The hard part of this is to expose a good API for providing custom templates that doesn't require the user to have to know the inner workings of litterate. Ideally, they should be able to provide 3 files: index.html, source.html, and main.css, and some curlybraced placeholders in the template HTML for where source code lines should go.

A good starting point for this issue would be to allow the user to specify a custom main.css, which wouldn't be very complex.

Another way to make this easier would be to require that templates just be modified versions of the stock templates. This way, pages can be assumed to have the default layout and structure, which should make the overall styling of the code+annotation part of the page a non-issue. In this case, we should outline what parts of the default templates under ./templates/ can be modified, and how much.

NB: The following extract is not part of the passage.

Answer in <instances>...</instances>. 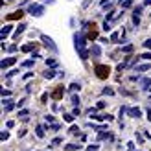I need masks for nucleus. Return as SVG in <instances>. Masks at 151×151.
I'll return each instance as SVG.
<instances>
[{"instance_id": "nucleus-20", "label": "nucleus", "mask_w": 151, "mask_h": 151, "mask_svg": "<svg viewBox=\"0 0 151 151\" xmlns=\"http://www.w3.org/2000/svg\"><path fill=\"white\" fill-rule=\"evenodd\" d=\"M147 68H149L147 65H142V66H137V70H147Z\"/></svg>"}, {"instance_id": "nucleus-10", "label": "nucleus", "mask_w": 151, "mask_h": 151, "mask_svg": "<svg viewBox=\"0 0 151 151\" xmlns=\"http://www.w3.org/2000/svg\"><path fill=\"white\" fill-rule=\"evenodd\" d=\"M24 28H26V26H24V24H20V26H19V28H17V32H15V37H19V35H20V33H22V32H24Z\"/></svg>"}, {"instance_id": "nucleus-13", "label": "nucleus", "mask_w": 151, "mask_h": 151, "mask_svg": "<svg viewBox=\"0 0 151 151\" xmlns=\"http://www.w3.org/2000/svg\"><path fill=\"white\" fill-rule=\"evenodd\" d=\"M33 48V44H26V46H22V52H29Z\"/></svg>"}, {"instance_id": "nucleus-5", "label": "nucleus", "mask_w": 151, "mask_h": 151, "mask_svg": "<svg viewBox=\"0 0 151 151\" xmlns=\"http://www.w3.org/2000/svg\"><path fill=\"white\" fill-rule=\"evenodd\" d=\"M9 32H11V26H4V28H2V32H0V37H2V41L6 39L7 35H9Z\"/></svg>"}, {"instance_id": "nucleus-4", "label": "nucleus", "mask_w": 151, "mask_h": 151, "mask_svg": "<svg viewBox=\"0 0 151 151\" xmlns=\"http://www.w3.org/2000/svg\"><path fill=\"white\" fill-rule=\"evenodd\" d=\"M15 61H17V57H7V59H4V61H2V65H0V66H2V70H4V68H7V66H11Z\"/></svg>"}, {"instance_id": "nucleus-12", "label": "nucleus", "mask_w": 151, "mask_h": 151, "mask_svg": "<svg viewBox=\"0 0 151 151\" xmlns=\"http://www.w3.org/2000/svg\"><path fill=\"white\" fill-rule=\"evenodd\" d=\"M81 87H79V83H72L70 85V90H79Z\"/></svg>"}, {"instance_id": "nucleus-28", "label": "nucleus", "mask_w": 151, "mask_h": 151, "mask_svg": "<svg viewBox=\"0 0 151 151\" xmlns=\"http://www.w3.org/2000/svg\"><path fill=\"white\" fill-rule=\"evenodd\" d=\"M147 118H149V120H151V111H147Z\"/></svg>"}, {"instance_id": "nucleus-15", "label": "nucleus", "mask_w": 151, "mask_h": 151, "mask_svg": "<svg viewBox=\"0 0 151 151\" xmlns=\"http://www.w3.org/2000/svg\"><path fill=\"white\" fill-rule=\"evenodd\" d=\"M65 120L66 122H74V114H65Z\"/></svg>"}, {"instance_id": "nucleus-8", "label": "nucleus", "mask_w": 151, "mask_h": 151, "mask_svg": "<svg viewBox=\"0 0 151 151\" xmlns=\"http://www.w3.org/2000/svg\"><path fill=\"white\" fill-rule=\"evenodd\" d=\"M54 76H55V72H54V70H46V72H44V78H46V79H52Z\"/></svg>"}, {"instance_id": "nucleus-11", "label": "nucleus", "mask_w": 151, "mask_h": 151, "mask_svg": "<svg viewBox=\"0 0 151 151\" xmlns=\"http://www.w3.org/2000/svg\"><path fill=\"white\" fill-rule=\"evenodd\" d=\"M9 138V133L7 131H2V134H0V140H7Z\"/></svg>"}, {"instance_id": "nucleus-25", "label": "nucleus", "mask_w": 151, "mask_h": 151, "mask_svg": "<svg viewBox=\"0 0 151 151\" xmlns=\"http://www.w3.org/2000/svg\"><path fill=\"white\" fill-rule=\"evenodd\" d=\"M142 59H151V54H144V55H140Z\"/></svg>"}, {"instance_id": "nucleus-23", "label": "nucleus", "mask_w": 151, "mask_h": 151, "mask_svg": "<svg viewBox=\"0 0 151 151\" xmlns=\"http://www.w3.org/2000/svg\"><path fill=\"white\" fill-rule=\"evenodd\" d=\"M133 50V46H131V44H127V46H124V52H131Z\"/></svg>"}, {"instance_id": "nucleus-22", "label": "nucleus", "mask_w": 151, "mask_h": 151, "mask_svg": "<svg viewBox=\"0 0 151 151\" xmlns=\"http://www.w3.org/2000/svg\"><path fill=\"white\" fill-rule=\"evenodd\" d=\"M142 85H146V87L151 85V79H142Z\"/></svg>"}, {"instance_id": "nucleus-24", "label": "nucleus", "mask_w": 151, "mask_h": 151, "mask_svg": "<svg viewBox=\"0 0 151 151\" xmlns=\"http://www.w3.org/2000/svg\"><path fill=\"white\" fill-rule=\"evenodd\" d=\"M144 46H146V48H151V39H147V41L144 42Z\"/></svg>"}, {"instance_id": "nucleus-26", "label": "nucleus", "mask_w": 151, "mask_h": 151, "mask_svg": "<svg viewBox=\"0 0 151 151\" xmlns=\"http://www.w3.org/2000/svg\"><path fill=\"white\" fill-rule=\"evenodd\" d=\"M151 4V0H146V2H144V6H149Z\"/></svg>"}, {"instance_id": "nucleus-21", "label": "nucleus", "mask_w": 151, "mask_h": 151, "mask_svg": "<svg viewBox=\"0 0 151 151\" xmlns=\"http://www.w3.org/2000/svg\"><path fill=\"white\" fill-rule=\"evenodd\" d=\"M103 94H109V96H112V94H114V92H112L111 88H105V90H103Z\"/></svg>"}, {"instance_id": "nucleus-16", "label": "nucleus", "mask_w": 151, "mask_h": 151, "mask_svg": "<svg viewBox=\"0 0 151 151\" xmlns=\"http://www.w3.org/2000/svg\"><path fill=\"white\" fill-rule=\"evenodd\" d=\"M72 103L74 105H79V98L78 96H72Z\"/></svg>"}, {"instance_id": "nucleus-1", "label": "nucleus", "mask_w": 151, "mask_h": 151, "mask_svg": "<svg viewBox=\"0 0 151 151\" xmlns=\"http://www.w3.org/2000/svg\"><path fill=\"white\" fill-rule=\"evenodd\" d=\"M74 41H76V48H78L81 59H87V52H85V37H83V35H74Z\"/></svg>"}, {"instance_id": "nucleus-18", "label": "nucleus", "mask_w": 151, "mask_h": 151, "mask_svg": "<svg viewBox=\"0 0 151 151\" xmlns=\"http://www.w3.org/2000/svg\"><path fill=\"white\" fill-rule=\"evenodd\" d=\"M98 70H100V78H103V76H105V68H103V66H98Z\"/></svg>"}, {"instance_id": "nucleus-6", "label": "nucleus", "mask_w": 151, "mask_h": 151, "mask_svg": "<svg viewBox=\"0 0 151 151\" xmlns=\"http://www.w3.org/2000/svg\"><path fill=\"white\" fill-rule=\"evenodd\" d=\"M129 114H131L133 118H138V116H140V109H138V107H133V109H129Z\"/></svg>"}, {"instance_id": "nucleus-14", "label": "nucleus", "mask_w": 151, "mask_h": 151, "mask_svg": "<svg viewBox=\"0 0 151 151\" xmlns=\"http://www.w3.org/2000/svg\"><path fill=\"white\" fill-rule=\"evenodd\" d=\"M92 54L94 55H100V46H92Z\"/></svg>"}, {"instance_id": "nucleus-7", "label": "nucleus", "mask_w": 151, "mask_h": 151, "mask_svg": "<svg viewBox=\"0 0 151 151\" xmlns=\"http://www.w3.org/2000/svg\"><path fill=\"white\" fill-rule=\"evenodd\" d=\"M120 6H122V7H131V6H133V0H122V2H120Z\"/></svg>"}, {"instance_id": "nucleus-19", "label": "nucleus", "mask_w": 151, "mask_h": 151, "mask_svg": "<svg viewBox=\"0 0 151 151\" xmlns=\"http://www.w3.org/2000/svg\"><path fill=\"white\" fill-rule=\"evenodd\" d=\"M24 66H33V61H32V59H28V61H24Z\"/></svg>"}, {"instance_id": "nucleus-17", "label": "nucleus", "mask_w": 151, "mask_h": 151, "mask_svg": "<svg viewBox=\"0 0 151 151\" xmlns=\"http://www.w3.org/2000/svg\"><path fill=\"white\" fill-rule=\"evenodd\" d=\"M66 147H68L70 151H74V149H79V146H76V144H68V146H66Z\"/></svg>"}, {"instance_id": "nucleus-3", "label": "nucleus", "mask_w": 151, "mask_h": 151, "mask_svg": "<svg viewBox=\"0 0 151 151\" xmlns=\"http://www.w3.org/2000/svg\"><path fill=\"white\" fill-rule=\"evenodd\" d=\"M41 39H42V42H44V44H46V46H50V48H52V50H54V52H57V46H55V44H54V41H52V39H50V37H46V35H42V37H41Z\"/></svg>"}, {"instance_id": "nucleus-27", "label": "nucleus", "mask_w": 151, "mask_h": 151, "mask_svg": "<svg viewBox=\"0 0 151 151\" xmlns=\"http://www.w3.org/2000/svg\"><path fill=\"white\" fill-rule=\"evenodd\" d=\"M88 151H96V146H92V147H88Z\"/></svg>"}, {"instance_id": "nucleus-9", "label": "nucleus", "mask_w": 151, "mask_h": 151, "mask_svg": "<svg viewBox=\"0 0 151 151\" xmlns=\"http://www.w3.org/2000/svg\"><path fill=\"white\" fill-rule=\"evenodd\" d=\"M35 131H37V137H39V138H42V137H44V129H42V127H41V125H39V127H37V129H35Z\"/></svg>"}, {"instance_id": "nucleus-2", "label": "nucleus", "mask_w": 151, "mask_h": 151, "mask_svg": "<svg viewBox=\"0 0 151 151\" xmlns=\"http://www.w3.org/2000/svg\"><path fill=\"white\" fill-rule=\"evenodd\" d=\"M29 13L33 15V17H41V15L44 13V6H39V4H32L29 6V9H28Z\"/></svg>"}]
</instances>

Use async (filesystem) calls wherever possible

In the first release, we were focused on getting the minimum functionality, so the current codebase uses a lot of unnecessarily synchronous filesystem access functions (fs.readFileSync, mkdirp.sync, etc.), which isn't great for larger projects, since each of those calls block the entire program.

An example of this is in src/index.js, where we call glob.sync where the asynchronous version should work just fine.

It would be great to switch these over to asynchronous calls wherever it makes sense. One exception is where we initially read the template files at the top of generate.js, which I think is fine, since it's only 3 files regardless of the size of the input.